Fig 3a: Crossline dose profile
Fig 3b: Inline dose profile
Fig 3c: The wedged beam profiles measured at 1.5 cm, 10 cm, and 20 cm depths
The relative output factors (OF) for different field sizes
was as shown in figure 4 and the scatter factor Sc(r) for
open field sizes was as shown in figure 5.
Fig 4: The relative output factors for various field sizes
Figure 5: Scatter factors for open field sizes
Quality-assurance of dose calculation by
measurements
Point dose calculations
The absolute point dose of the treatment plan was
measured by using Head and Neck Cube supplied by
Scanditronix Wellhofer. The dimension of this cube was
18 cm x 18 cm x 18 cm and had the facility to insert the
ion chamber. The prostate plan was executed on this
phantom and the point dose at the isocenter was calculated
(TPS value). The same plan was executed on machine with
same phantom by inserting 0.65 cc active volume Farmer
type ion chamber (FC65-G). The dose at isocenter was
measured. The calculated and the measured doses were
compared and the variation was noted in table 1.
Table 1: Comparison of isocenter doses between the calculated the measured doses for 5 IMRT plans
The deviations between the calculated dose, Dcalc, and
the measured dose, Dmeas at a specific depth was given by
(Dcalc – Dmeas) x 100% / Dmeas. In those cases where the
points were outside the penumbra or under a block, the
results of the comparison were expressed relatively to the
dose measured at the same depth, but on the central axis
of the open beam, Dmeas,cax according to (Dcalc –
Dmeas)x100% / Dmeas,cax [7,8].
Isodose distribution comparison
Film measurement was performed for a prostate IMRT
plan. Same prostate plan with seven non-coplanar beams
were used. The Torso Phantom (Scanditronix Wellhofer’s)

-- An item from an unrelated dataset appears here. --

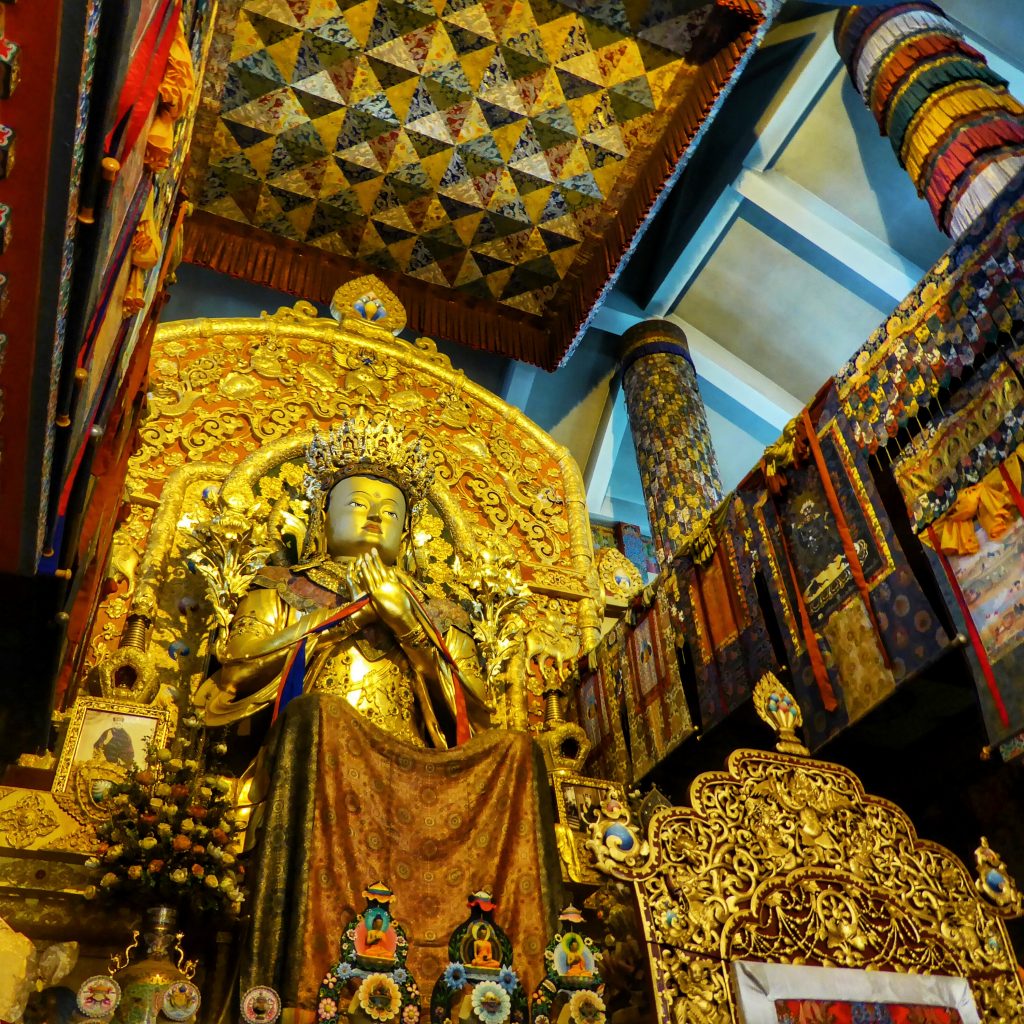 The massive, golden Buddha statue inside the Palpung Sherabling Monastery
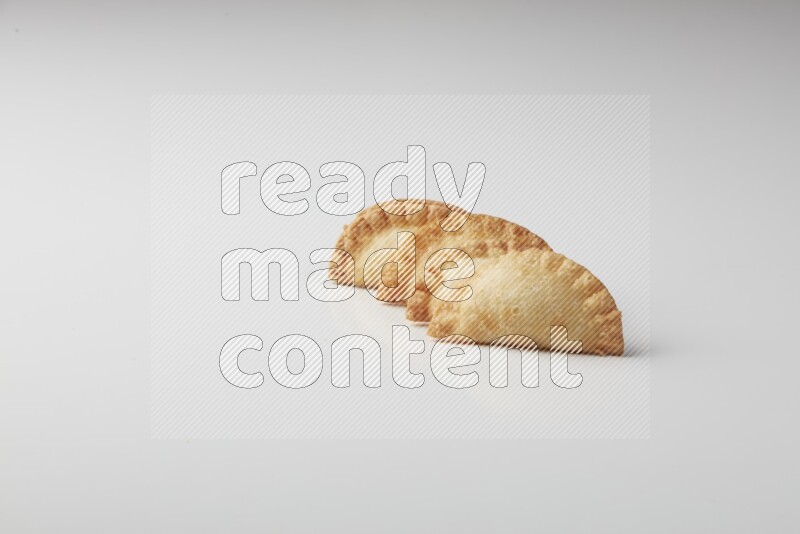 Four fried sambosas on a white background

was used to compare the calculated and the measured dose
distributions. The film (Kodak EDR) was stacked in between
the two slabs. Isodose distributions were measured using
Kodak EDR film. The exposed film was scanned with
Vidar Scanner and the distributions were seen through
Omnipro IMRT Software. The comparisons between the
calculated and the measured dose distributions were made
within Omnipro IMRT Software system [9]. The results
for the prostate IMRT plan were as shown in figures 6A-
6D.
Fig 6A: Planned image generated from TPS for a prostate case
Fig 6B: Actual exposed image with Torso Phantom for a prostate case
Fig 6C: Profiles comparison for prostate case
Fig 6D: Comparison of isodoses for prostate case
From the figures shown in Figure 6B-6C, it is seen that the
agreement between the calculated and the measured dose
is within 2% in the high-dose region. For clinical patient
specific QA we specify 3% dose difference and 3 mm
distance acceptance scaling criteria [10].

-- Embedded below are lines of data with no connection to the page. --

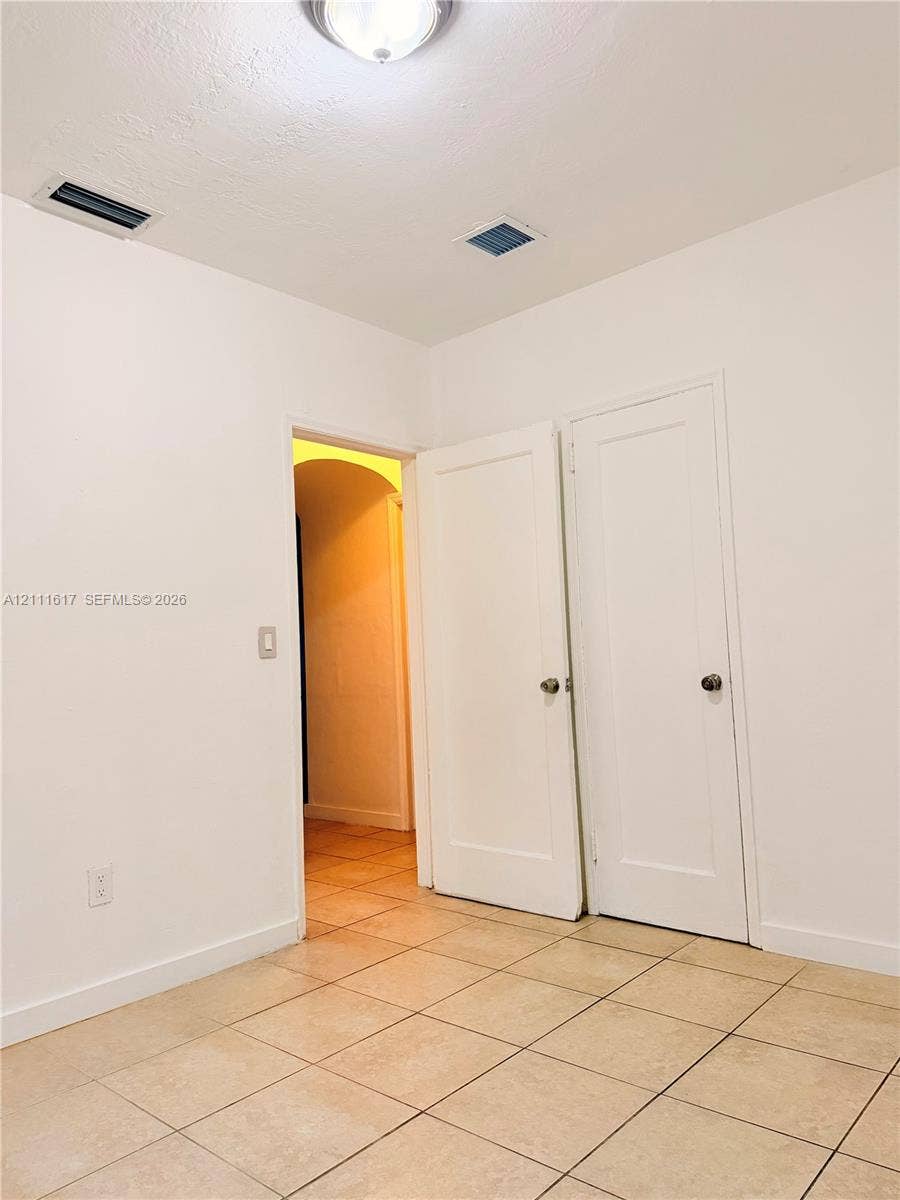 Room with neutral tile flooring, two solid-core interior doors, and arched entryway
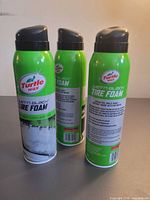 Front and back views of three Turtle Wax Wet'n Black Tire Foam cans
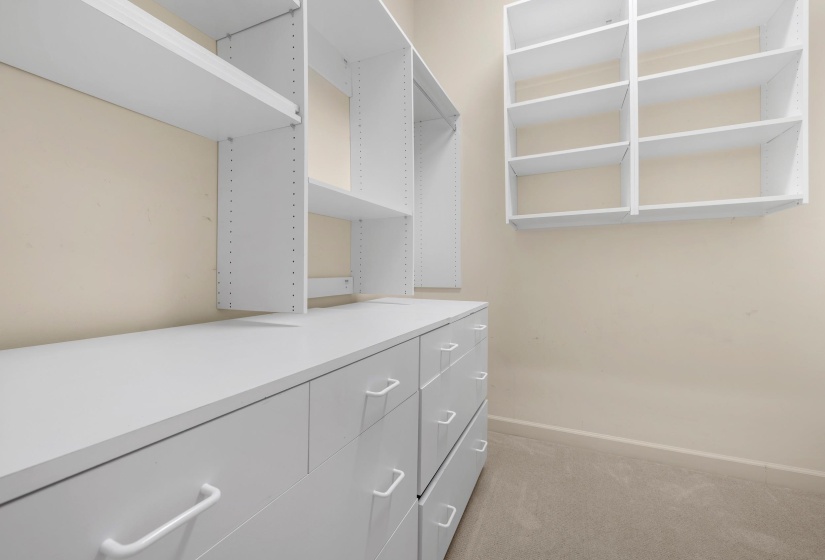 Built-in white storage system featuring drawers, shelving, and hanging space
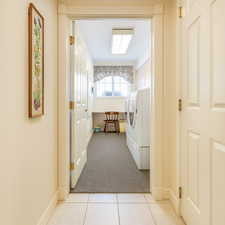 Corridor featuring light carpet, light tile patterned floors, and washing machine and dryer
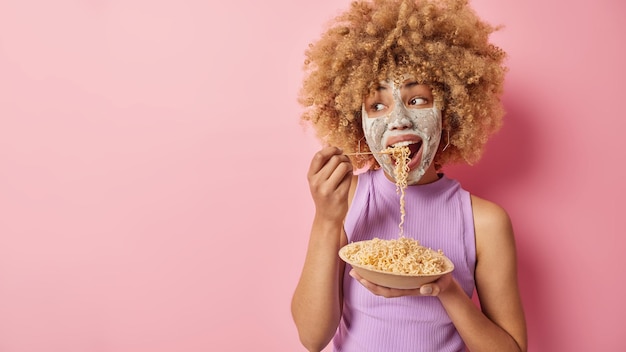 L'inquadratura interna di una bella donna dai capelli ricci applica una maschera di bellezza per ridurre i punti neri e le linee sottili mangia pasta appetitosa distoglie lo sguardo si erge contro lo spazio vuoto della parete rosa dello studio per il tuo promo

The bulk leaf transmission and back up jaw transmission
were 0.02% and 0.105%.
Treatment-planning system configuration parameters
must be measured precisely. All the dosimetric tests have
proved very useful and detected only minor deviations. The
TPS calculated dose and the measured absolute dose should
not deviate more than 3% to ensure safe treatment. It is
necessary to maintain strict criteria to compare measured
and calculated values. The patient pretreatment QA requires
significant machine time for measurements and must be completed before treatment starts. In order to reduce patient
pretreatment QA time, an independent monitor unit
calculation program can be evaluated. The introduction of
new analyzing tools, such as DTA (distance to agreement)
or g (gamma factor), correlation coefficient can be useful
to better quantify the comparison between measured versus
calculated dose distributions [11,12]. The implementation
of IMRT must not be underestimated. Every institution
should adopt a QA protocol. The QA protocol presented
here has proved adequate, and with it we have had no patient complications attributed to IMRT delivery.
ACKNOWLEDGEMENT
The authors would like to thank Vikash Pathak of Elekta Instrument (India) for his valuable suggestions and technical support to perform quantitative comparative analysis.